After years of negotiations, Arizona came up with a drought contingency plan that relied, in substantial part, on gric’s willingness to leave two hundred thousand acre-feet of water in Lake Mead. The community was compensated about two hundred and fifty dollars an acre-foot for part of the water they left in the reservoir (they left fifty thousand acre-feet available for uncompensated conservation); if they had instead withdrawn the water and sold the credits on the open market, they would have fetched about twice as much, Hauter estimated. “There’s an opportunity cost, but having a stable system, even if it means having to sacrifice, makes sense to the community,” he said.

But the Southwest’s water woes have not been solved. Last year, the Bureau of Reclamation announced that Colorado River basin states and tribes would have to come up with an additional two to four million acre-feet of reductions to avert disaster—substantially more than they’d managed to agree to during the past two decades of tense discussions. What that plan will look like is still being worked out, but, as negotiations progressed last summer, Lewis grew worried that the community’s willingness to compromise would result in it being taken advantage of. Frustrated that more progress wasn’t being made, gric briefly pulled out of discussions. “We are aware that this approach will have a very significant impact on the ability of the State of Arizona to make any meaningful commitment to water reductions,” Lewis wrote in a statement, “but we cannot continue to put the interests of all others above our own when no other parties seem committed to the common goal of a cooperative basin-wide agreement.” Shortly afterward, encouraged in part by the Inflation Reduction Act, which allocated four billion dollars to improving water infrastructure, gric returned to the negotiating table. Still, the community’s point seems to have gotten across. “I know that they dont want to be characterized as a source of water that will solve the state’s problems,” Buschatzke told me.

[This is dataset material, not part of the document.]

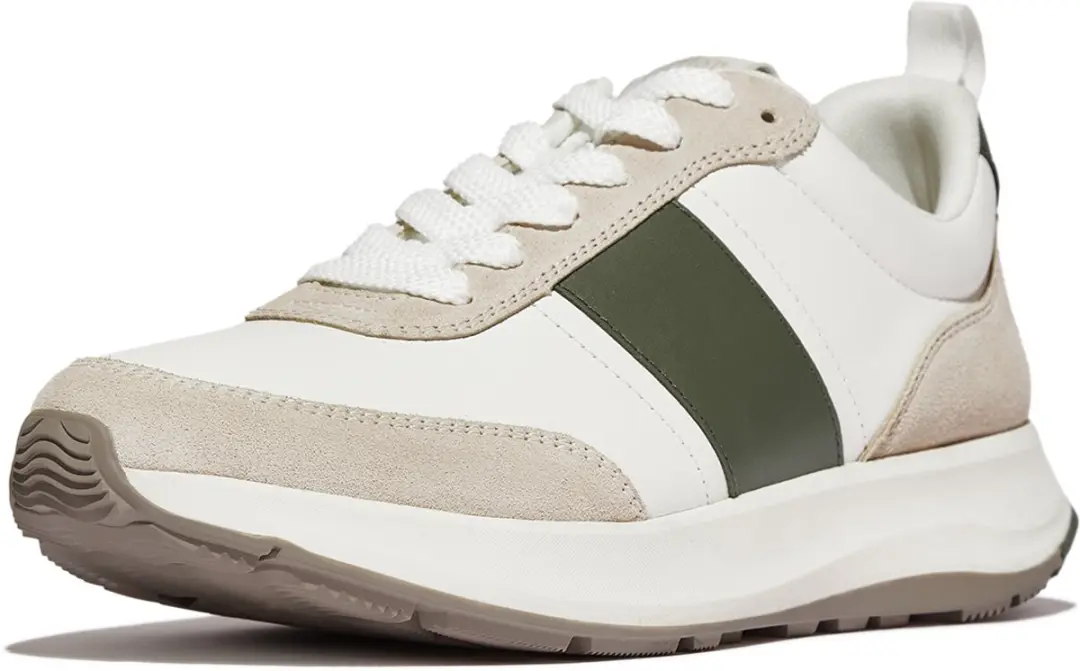 FitFlop F-Mode Flow Sneaker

Amid all the water-wrangling and water-politicking, one of Stephen Lewis’s goals as governor was to restore part of the Gila River ecosystem; he wanted to show me the result. We walked down a dirt path edged by willows toward a thin ribbon of river, lined with cattails. It felt like another world after those miles of stark scrubland. A bird swooped low, and we were surrounded by the thrum of insects.

This restored riparian zone, which goes by the unromantic name Managed Aquifer Recharge 5, was part of gric’s water-storage project. Storing the water underground—that is, pumping it here and essentially allowing it to seep into the aquifer—not only supplied the community with marketable water credits, it had also radically transformed this small patch of desert. “It’s the best example I’ve seen of a fully integrated water-management plan,” Megdal, of the Water Resources Research Center, told me later. “They take care of the economy, the environment, the water management. It’s all there.”

I stood on a metal grate and tried to make sense of the system of concrete culverts, pumps, and diverters that had made this small oasis possible. The river was more infrastructure than nature—but most of them are, these days. And there’s nothing like the rich smell of water in the desert.